> **AUFGABENLISTE**
**A)** Wiederholen Sie aus dem angezeigten Text wortgetreu den Abschnitt, der bei „Gustav Heinemann bei“ beginnt und bei „von 1949 bilden.“ endet.
**B)** Beantworten Sie anhand des angezeigten Textes kurz:
(i) In welcher Schlacht wurde Karl Walter schwer verwundet?
(ii) An welchem Datum wurde die Erinnerungsstätte eröffnet?
(iii) Aus welchem Jahr stammt das Grundgesetz, dessen Fundament die freiheitlich-demokratischen Traditionen bilden?

> **ANGEZEIGTER TEXT**

%%

Karl Walter hatte sich als Freiwilliger zur badischen Revolutionsarmee gemeldet und am Aufstand in Baden 1849 teilgenommen. In der Schlacht von Waghäusel wurde er im Frühjahr 1849 schwer verwundet und erlag seinen Verletzungen schließlich in der Festung Rastatt. Die Bezüge seines zweiten Vornamens waren Gustav Heinemann stets präsent, das Andenken an den Revolutionär wurde im Familiengedächtnis gepflegt. Für Heinemann war dies eine Pflicht, der er in seinen politischen Ämtern gerecht zu werden versuchte.
Die Gründung der Erinnerungsstätte fiel in die Zeit einer grundsätzlichen Neuorientierung der Bundesrepublik. Ein neues Geschichtsbild und Selbstverständnis sollten geformt werden – in Abgrenzung zur DDR: „In der DDR pflegt man bewusst revolutionäre Überlieferungen. [...] Sie werden aber in Entwicklungsstufen zum kommunistischen Zwangsstaat verfremdet. Unerträglich ist es, dass wir dem durch eigene Untätigkeit Vorschub leisten und uns so einen Teil unserer Geschichte entwenden lassen [...]“ mahnte Bundespräsident Heinemann in seiner Ansprache anlässlich der Eröffnung der Erinnerungsstätte (Rede anlässlich der Eröffnung der Erinnerungsstätte am 24.06.1974).
Gustav Heinemann bei der Eröffnung der Erinnerungsstätte, Quelle: Bundesarchiv, Bild 146-1974-177-03, Foto: o. Ang.
Dem „Nie wieder!“, das konstitutiv für das Selbstverständnis der Bundesrepublik war, wollte Gustav Heinemann ein starkes Selbstbewusstsein für die demokratischen Traditionen in der deutschen Geschichte an die Seite stellen. Die Erinnerungsstätte sollte zeigen: In der deutschen Geschichte gibt es freiheitlich-demokratische Traditionen, die das Fundament für das Grundgesetz von 1949 bilden.

%%

> **ZEILENAUSZÜGE**
%%

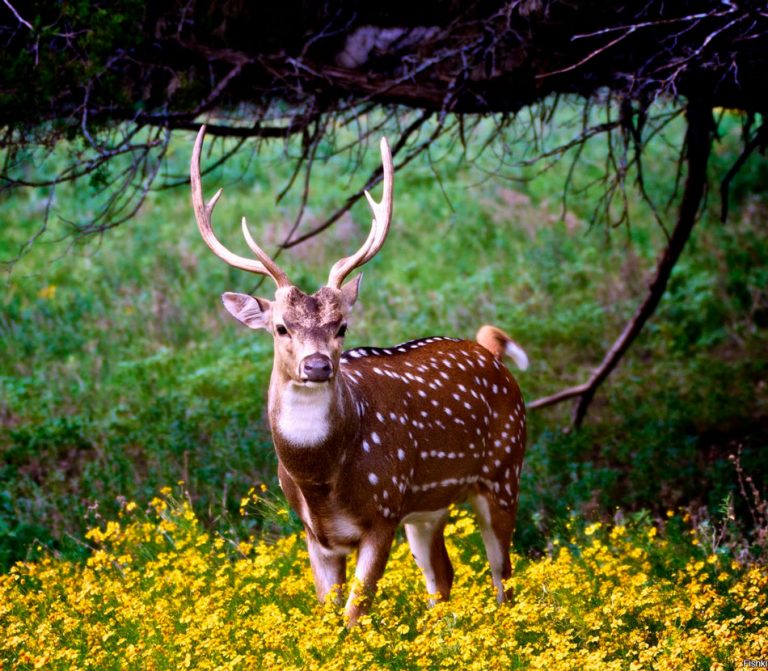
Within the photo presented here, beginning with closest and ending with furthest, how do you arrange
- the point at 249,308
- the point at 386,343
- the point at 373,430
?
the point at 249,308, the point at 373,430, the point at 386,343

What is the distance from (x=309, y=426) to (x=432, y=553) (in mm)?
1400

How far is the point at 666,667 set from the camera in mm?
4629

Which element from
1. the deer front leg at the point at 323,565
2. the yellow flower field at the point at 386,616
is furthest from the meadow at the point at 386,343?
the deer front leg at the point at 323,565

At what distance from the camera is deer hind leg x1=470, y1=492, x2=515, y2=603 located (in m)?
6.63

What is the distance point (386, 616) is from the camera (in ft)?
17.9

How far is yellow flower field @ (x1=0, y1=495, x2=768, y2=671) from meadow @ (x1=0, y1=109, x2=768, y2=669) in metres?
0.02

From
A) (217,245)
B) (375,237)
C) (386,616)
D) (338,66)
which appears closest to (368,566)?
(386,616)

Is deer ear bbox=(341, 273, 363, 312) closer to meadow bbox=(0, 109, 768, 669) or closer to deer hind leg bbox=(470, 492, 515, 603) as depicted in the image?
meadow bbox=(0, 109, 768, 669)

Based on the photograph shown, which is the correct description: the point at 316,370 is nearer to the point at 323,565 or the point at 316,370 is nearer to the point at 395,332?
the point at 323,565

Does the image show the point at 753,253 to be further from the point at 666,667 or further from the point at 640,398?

%%

> **LÖSUNGEN**
**A)**
Gustav Heinemann bei der Eröffnung der Erinnerungsstätte, Quelle: Bundesarchiv, Bild 146-1974-177-03, Foto: o. Ang.
Dem „Nie wieder!“, das konstitutiv für das Selbstverständnis der Bundesrepublik war, wollte Gustav Heinemann ein starkes Selbstbewusstsein für die demokratischen Traditionen in der deutschen Geschichte an die Seite stellen. Die Erinnerungsstätte sollte zeigen: In der deutschen Geschichte gibt es freiheitlich-demokratische Traditionen, die das Fundament für das Grundgesetz von 1949 bilden.

**B)**
(i) In der Schlacht von Waghäusel
(ii) Am 24.06.1974
(iii) 1949